*PROBLEM DETAILS*.
Change each occurrence of "rectangular window" in the material below to "oblong window" and leave everything else as it stands.

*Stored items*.
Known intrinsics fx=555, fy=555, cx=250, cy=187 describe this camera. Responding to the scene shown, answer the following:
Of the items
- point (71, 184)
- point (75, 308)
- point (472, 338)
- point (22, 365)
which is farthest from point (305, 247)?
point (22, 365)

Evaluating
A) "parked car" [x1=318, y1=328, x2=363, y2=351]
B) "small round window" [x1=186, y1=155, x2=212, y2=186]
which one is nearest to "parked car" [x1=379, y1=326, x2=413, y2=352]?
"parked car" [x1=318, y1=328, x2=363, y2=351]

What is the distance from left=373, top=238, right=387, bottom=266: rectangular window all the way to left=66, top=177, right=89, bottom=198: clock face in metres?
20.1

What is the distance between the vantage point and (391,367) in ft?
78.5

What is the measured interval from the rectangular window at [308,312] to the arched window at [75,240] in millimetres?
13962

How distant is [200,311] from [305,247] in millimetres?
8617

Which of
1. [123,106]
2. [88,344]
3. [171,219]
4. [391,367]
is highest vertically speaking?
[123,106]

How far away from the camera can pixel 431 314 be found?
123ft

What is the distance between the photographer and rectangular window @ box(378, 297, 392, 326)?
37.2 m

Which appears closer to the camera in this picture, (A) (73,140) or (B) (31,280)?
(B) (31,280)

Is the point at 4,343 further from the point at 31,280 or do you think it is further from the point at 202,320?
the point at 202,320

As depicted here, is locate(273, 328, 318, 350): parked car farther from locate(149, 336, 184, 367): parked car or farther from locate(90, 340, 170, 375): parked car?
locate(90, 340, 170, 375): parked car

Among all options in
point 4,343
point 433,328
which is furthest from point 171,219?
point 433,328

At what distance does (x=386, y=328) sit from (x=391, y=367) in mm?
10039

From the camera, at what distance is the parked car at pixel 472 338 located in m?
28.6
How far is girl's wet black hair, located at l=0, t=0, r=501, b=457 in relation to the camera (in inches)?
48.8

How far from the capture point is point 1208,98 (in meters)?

*TASK OUTPUT*.
Known intrinsics fx=555, fy=555, cx=250, cy=187 describe this camera. Responding to the scene shown, answer the following:
Of the items
- point (71, 184)
- point (75, 308)
- point (472, 338)
- point (22, 365)
which is farthest from point (305, 247)?
point (22, 365)

Evaluating
A) "parked car" [x1=318, y1=328, x2=363, y2=351]
B) "small round window" [x1=186, y1=155, x2=212, y2=186]
which one is nearest to "parked car" [x1=379, y1=326, x2=413, y2=352]?
"parked car" [x1=318, y1=328, x2=363, y2=351]

What is the distance from left=373, top=238, right=387, bottom=266: oblong window all the way to left=66, top=177, right=89, bottom=198: clock face in metres?
20.1

What is the distance between the vantage point and (391,367) in ft?
78.5

What is the measured interval from the oblong window at [308,312] to the arched window at [75,240] in millimetres?
13962

How distant is [200,311] from [305,247] in millimetres?
8617

Which of
1. [123,106]
2. [88,344]
3. [171,219]
4. [391,367]
is highest vertically speaking?
[123,106]

How far away from the camera can pixel 431 314 be found?
123ft

What is the distance between the photographer and oblong window @ box(378, 297, 392, 326)?
37.2 m

Which appears closer to the camera in this picture, (A) (73,140) or (B) (31,280)?
(B) (31,280)

Is the point at 4,343 further from the point at 31,280 or do you think it is further from the point at 202,320?
the point at 202,320

As depicted here, is locate(273, 328, 318, 350): parked car farther from locate(149, 336, 184, 367): parked car or farther from locate(90, 340, 170, 375): parked car?
locate(90, 340, 170, 375): parked car

Among all options in
point 4,343
point 433,328
which is furthest from point 171,219?
point 433,328

At what distance does (x=386, y=328) sit from (x=391, y=367) in mm?
10039

From the camera, at what distance is the parked car at pixel 472 338 located in m?
28.6
How far is girl's wet black hair, located at l=0, t=0, r=501, b=457 in relation to the camera (in inches)?
48.8

How far from the capture point is point 1208,98 (in meters)?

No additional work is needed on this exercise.